• [YOUR GOAL]:
Write out the data exactly, please, and omit the pictures.

• [TASK INPUT]:

________________________________________

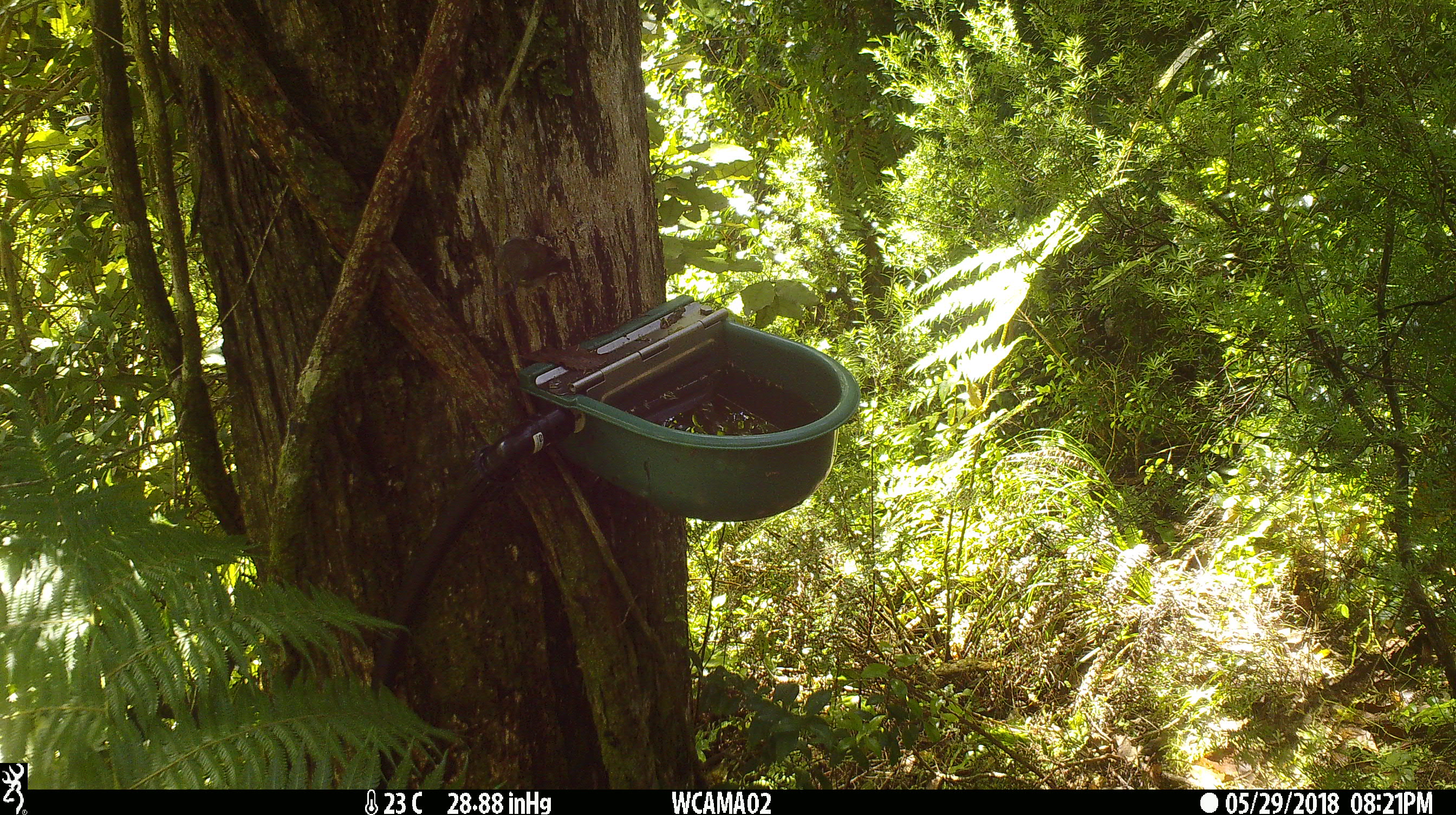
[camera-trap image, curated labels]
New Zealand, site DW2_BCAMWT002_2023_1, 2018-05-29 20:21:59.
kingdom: Animalia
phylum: Chordata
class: Aves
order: Passeriformes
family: Meliphagidae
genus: Anthornis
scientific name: Anthornis melanura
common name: new zealand bellbird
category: bellbird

________________________________________

• [EXERCISE RESPONSE]:
[camera-trap image, curated labels]
New Zealand, site DW2_BCAMWT002_2023_1, 2018-05-29 20:21:59.
kingdom: Animalia
phylum: Chordata
class: Aves
order: Passeriformes
family: Meliphagidae
genus: Anthornis
scientific name: Anthornis melanura
common name: new zealand bellbird
category: bellbird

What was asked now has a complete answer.